Bu inanca saygı göstermeli.
Eskiler anlatır: “Biz oruçluyken Ermeni, Rum, Süryani... komşularımız alenen yiyip içmezlerdi...”
Bu takdir edilen saygı, karşılığını getirir: Müslümanlar da onların ibadetlerine, oruç benzeri uygulamalarına riayet ederler. Birlikte yaşamanın binası böyle yapılır.
Eskiden ramazanda lokantalar açık olur, fakat yemek yiyenler görünmesin diye perde çekilirmiş. Bu da bir edep.
Elbette, oruç tutan kâmil bir müslüman için alenen yenilip içilmesi bir rahatsızlık uyandırmaz. Çünkü bu mükellefiyet kendisine aittir, oruçlu olmayanların yaptıkları onun için mesele teşkil etmez; belki sevabını artırır. Fakat, geçmişte gayrimüslimlerin gösterdiği inceliği zamanımızın müslüman isimli, ramazanı es geçip bayramı da kimseye kaptırmayan şahıslarından beklememeli miyiz?
Bana kalsa beklemem. İnanan tutar, inanmayan tutmaz. İnanan fakat özrü olan da tutmaz. Kimin ne olduğunu tefrik edemem bu yüzden. Fakat ortak yaşamanın kuralı, değere saygı göstermektir. Saygı gösterenin saygı göreceğini bilmektir.
Ramazanın haber teşkil eden tarafı basınımıza göre iki şekilde tezahür eder. Birincisi, oruç tutanların tutmayanları darb ettiği haberleri.
Geçmiş yıllarda bu tür haberler daha ramazanın ilk günlerinde başlardı. Çoğu uydurma bu haberler, oruçlu insanlar üzerinde bir kuşku uyandırmak, uzun süre aç durmaya tahammül eden bu insanları tahammülsüz göstermek maksatlıydı.
Artık tek tük böyle haberlerle karşılaşıyoruz. Şöyle haberlar daha yaygın hale geldi: “Filan şehre gittim, ramazanda gündüz açık lokanta yoktu!”
Bu neyse, asıl şuna ne demeli: “Ramazanda öğle vakti bir lokantaya girdim, bana içki servisi yapmadılar. Ramazanda içki vermiyorlarmış! Olacak şey mi?”

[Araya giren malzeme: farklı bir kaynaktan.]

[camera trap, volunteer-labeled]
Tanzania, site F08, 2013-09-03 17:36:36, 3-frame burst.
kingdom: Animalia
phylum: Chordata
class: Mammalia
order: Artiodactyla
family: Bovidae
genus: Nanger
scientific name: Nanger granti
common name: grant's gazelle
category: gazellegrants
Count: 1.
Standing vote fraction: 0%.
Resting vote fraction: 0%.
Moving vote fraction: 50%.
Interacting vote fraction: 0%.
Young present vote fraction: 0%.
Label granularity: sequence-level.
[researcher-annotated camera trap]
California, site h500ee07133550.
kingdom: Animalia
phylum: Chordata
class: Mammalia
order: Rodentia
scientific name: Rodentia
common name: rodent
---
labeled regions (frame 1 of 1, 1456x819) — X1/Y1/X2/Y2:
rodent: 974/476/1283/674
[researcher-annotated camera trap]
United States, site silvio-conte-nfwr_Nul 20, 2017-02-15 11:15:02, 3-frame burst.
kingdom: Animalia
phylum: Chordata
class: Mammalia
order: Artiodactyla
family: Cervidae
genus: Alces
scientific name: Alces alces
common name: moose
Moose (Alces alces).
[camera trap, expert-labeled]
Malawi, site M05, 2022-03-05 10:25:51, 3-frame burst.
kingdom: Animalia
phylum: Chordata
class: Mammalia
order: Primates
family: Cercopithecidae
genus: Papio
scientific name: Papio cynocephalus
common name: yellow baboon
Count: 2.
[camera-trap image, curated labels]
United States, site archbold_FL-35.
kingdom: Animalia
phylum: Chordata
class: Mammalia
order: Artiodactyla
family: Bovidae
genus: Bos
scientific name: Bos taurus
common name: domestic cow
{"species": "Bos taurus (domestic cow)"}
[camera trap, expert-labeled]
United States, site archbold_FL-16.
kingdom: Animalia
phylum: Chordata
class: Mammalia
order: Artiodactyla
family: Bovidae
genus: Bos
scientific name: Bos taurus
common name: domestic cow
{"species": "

Ramazanın farkını oruç tutmayanlar da anlamalı değil mi? Anlamalı ve o ana gövdenin hissiyatına saygı duymalı değil mi?
Basınımız ramazan haberi noksanını Malatya’nın bir köyünde davulcu ile ona kızan bir vatandaşta buldu. Beklenti şu: Sünniler alevileri kesecek, sürecek, yok edecek!
Ramazanda yangın çıkarmak, çıkarmadığı takdirde ufak bir kıvılcımı körüklemek basınımızın değişmez işlerinden. Davul tozundan minare gölgesinden haber yapmak... Ya gerçekten çatışma olsa? O zaman kim bilir neler yapacaklar.
Ramazana saygı, inanana saygı. Bunu beklemek hakkımız...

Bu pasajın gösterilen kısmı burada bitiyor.